You return to the Manage Relationships dialog box where you can add, delete, and edit relationships.
In Figure 2-31, notice that the lower right-hand drop-down list is called Related Column (Primary). The term Primary means that the internal Data Model uses this field from the associated table as the primary key. Every relationship must have a field you designate as the primary key. Primary key fields are necessary in the Data Model to prevent aggregation errors and duplications. In that light, the Excel Data model must impose some strict rules around the primary key. You cannot have any duplicates or null values in a field being used as the primary key. So the Generators table (in the scenario in Figure 2-31) must have all unique values in its Generator_ID field; with no blanks or null values. This is the only way Excel can ensure data integrity when joining multiple tables.
Using your Data Model in a PivotTable
After you have filled your internal Data Model, you can start using it. Later, of course, you learn how to leverage it with Power View (Chapter 5).
Follow these steps to leverage the Data Model in PivotTables to analyze the data within:
1. Click the Insert tab and click the PivotTable icon.
2. In the Create PivotTable dialog box, select the Use an External Data Source option and click the Choose Connection button.
The Existing Connections dialog box opens.
3. Click the Tables tab and select Tables in Workbook Data Model.

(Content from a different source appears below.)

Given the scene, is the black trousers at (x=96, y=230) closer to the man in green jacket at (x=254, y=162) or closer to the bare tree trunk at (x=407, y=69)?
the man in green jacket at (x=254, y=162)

Click Open.
4. Click OK in the Create PivotTable dialog box.
After the PivotTable is created, the PivotTable Fields list shows each individual Table in the internal Data Model (see Figure 2-32).
Figure 2-32: PivotTables that use the internal Data Model as the source show all the tables within the Data Model.
With a Data Model-driven PivotTable, you have the ability to merge disparate data sources into one analytical engine. Figure 2-33 demonstrates how you can build a view using data fields from the different tables in the Data Model.
Figure 2-33: With a Data Model-driven PivotTable, you can analyze data using the fields for each table in the Data Model.